Use Case: Photo Use Case
- Motivating Examples
- The fundamental problem: semantic content understanding
- The multimedia semantics interoperability problem
- Torwards a solution
Currently, we are facing a market in which more than 20 billion digital photos are taken per year for example in Europe (GFK, 2006). However, the number of tools both for the desktop but also in the Web is increasing that perform an automatic as well as an manual annotation of the content. For example, a large number of personal photo management tools extract information from the so called EXIF (EXIF) header and add this to the photo description. These tools typically allow to tag and describe single photos. There are also many Web tools that allow to upload photos to share them, organize them and annotate them. Web sites such as (Flickr, 2007) allow tagging on the large scale. Sites like (Riya, 2007) provide specific services such as face detection and face recognition of personal photo collections. Foto community sites such as (Foto Community, 2007) allow an organization of the photos in categories and allow rating and commenting on them. Even though our photos today find more and more tools to manage and share them, these tools come with different capabilities. What remains difficult is finding, sharing, reusing photo collections across the borders of tools and sites. Not only the way in which photos are automatically and manually are annotated is different but also the way in which this metadata is described and represented finds many different standards. In the beginning of the management of personal photo collections is the semantic understanding of the photos.
2. Motivating Examples
From the perspective of an end user let us consider the following scenario to describe what is missing and needed for next generation digital photo services. Ellen Scott and her family were on a nice two-week vacation in the Tuscany. They enjoyed the sun at the beaches of the Mediterranean, appreciating the great culture in Florence, Siena and Pisa, and traveling on the traces of the Etruscans through the small villages of the Maremma. During their marvelous trip, the family was taking pictures of the sightseeing spots, the landscapes and of course from the family members. The digital camera they use is already equipped with a GPS receiver, so every photo is stamped not only with the time when, but also with the geo-location where it has been taken.
2.1. Photo annotation and selection
Back home the family uploads about 1000 pictures from the camera to the computer and wants to create an album for grand dad. On this computer, the family uses a nice photo management tool which both extracts some basic features such as the EXIF header but also allows for entering tags and personal descriptions. Still fulfilled with the memories of the nice trip the mother of the family labels most of the photos. With a second tool, the tour of the GPS receiver and the photos are merged using the time stamp. As a results, each of the photos is geo-referenced with the GPS position stored in the EXIF header. However, showing all the photos would take an entire weekend. So Ellen starts to create a nice and interesting excerpt of their trip and the highlights. Her photo album software takes in the 1000 pictures and makes suggestions for the selection and the arrangement of the pictures in a photo album.
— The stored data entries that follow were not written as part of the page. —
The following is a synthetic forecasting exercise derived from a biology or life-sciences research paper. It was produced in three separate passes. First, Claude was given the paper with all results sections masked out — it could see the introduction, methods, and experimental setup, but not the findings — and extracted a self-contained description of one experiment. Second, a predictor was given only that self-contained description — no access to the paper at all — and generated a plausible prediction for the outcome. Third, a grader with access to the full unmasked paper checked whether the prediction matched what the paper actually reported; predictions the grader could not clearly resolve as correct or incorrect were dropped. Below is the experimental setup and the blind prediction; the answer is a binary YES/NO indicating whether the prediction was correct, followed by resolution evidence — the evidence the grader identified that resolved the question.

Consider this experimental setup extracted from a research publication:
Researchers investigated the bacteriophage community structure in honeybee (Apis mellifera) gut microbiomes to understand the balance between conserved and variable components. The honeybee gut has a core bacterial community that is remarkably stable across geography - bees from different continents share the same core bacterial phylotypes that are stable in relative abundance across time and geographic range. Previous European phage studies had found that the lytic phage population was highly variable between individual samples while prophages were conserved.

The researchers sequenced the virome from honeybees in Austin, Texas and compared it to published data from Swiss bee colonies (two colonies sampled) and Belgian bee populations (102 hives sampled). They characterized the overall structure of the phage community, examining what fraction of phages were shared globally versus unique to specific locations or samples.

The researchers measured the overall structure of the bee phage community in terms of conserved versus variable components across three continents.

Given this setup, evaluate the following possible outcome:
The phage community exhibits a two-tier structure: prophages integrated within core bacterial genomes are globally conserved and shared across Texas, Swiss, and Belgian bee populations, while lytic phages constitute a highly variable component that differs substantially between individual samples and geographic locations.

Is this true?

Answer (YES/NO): NO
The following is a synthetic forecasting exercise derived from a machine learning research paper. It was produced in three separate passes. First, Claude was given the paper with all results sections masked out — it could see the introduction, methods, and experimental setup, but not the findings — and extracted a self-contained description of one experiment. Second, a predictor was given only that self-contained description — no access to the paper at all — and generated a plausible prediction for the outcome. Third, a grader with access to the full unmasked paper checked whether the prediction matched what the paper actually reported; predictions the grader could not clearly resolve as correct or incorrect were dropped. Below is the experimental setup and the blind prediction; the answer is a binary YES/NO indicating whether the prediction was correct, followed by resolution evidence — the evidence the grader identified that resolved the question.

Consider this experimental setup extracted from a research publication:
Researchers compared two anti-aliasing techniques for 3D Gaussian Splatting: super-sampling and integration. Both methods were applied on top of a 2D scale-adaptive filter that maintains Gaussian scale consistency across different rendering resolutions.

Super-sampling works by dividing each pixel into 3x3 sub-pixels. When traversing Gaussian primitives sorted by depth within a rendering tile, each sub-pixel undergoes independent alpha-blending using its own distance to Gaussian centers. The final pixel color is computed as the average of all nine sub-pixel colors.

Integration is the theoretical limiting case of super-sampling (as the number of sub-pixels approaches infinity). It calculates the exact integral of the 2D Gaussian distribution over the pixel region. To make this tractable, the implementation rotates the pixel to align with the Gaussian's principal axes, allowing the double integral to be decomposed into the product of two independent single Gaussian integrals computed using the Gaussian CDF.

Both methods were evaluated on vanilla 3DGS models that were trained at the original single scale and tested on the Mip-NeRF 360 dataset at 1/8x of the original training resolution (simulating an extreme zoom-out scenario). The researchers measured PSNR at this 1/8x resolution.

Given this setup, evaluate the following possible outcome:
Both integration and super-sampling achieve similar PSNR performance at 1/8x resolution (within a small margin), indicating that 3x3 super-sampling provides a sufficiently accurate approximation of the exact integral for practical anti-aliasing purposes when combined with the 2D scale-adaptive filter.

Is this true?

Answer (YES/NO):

For example, the album software shows her a map of Tuscany and visualises, where she has taken which photos and groups them together making suggestions which photos would best represent this part of the vacation. For places for which the software detects highlights, the system offers to add information about the place to the album, stating that on this Piazza in front of the Palazzo Vecchio there is the copy of Michelangelo's famous David statue. Depending on the selected style, the software creates a layout and the distribution of all images over the pages of the album taking into account color, spatial and temporal clusters and template preference. So, in about 20 minutes Ellen has finished the album and orders a paper version as well as an online-version. The paper album is delivered to her by mail three days later. It looks great, and the explaining texts that her software has almost automatically added to the pictures are informative and help her remembering the great vacation. They show the album to grandpa and he can take his time to study their vacation and wonderful Tuscany.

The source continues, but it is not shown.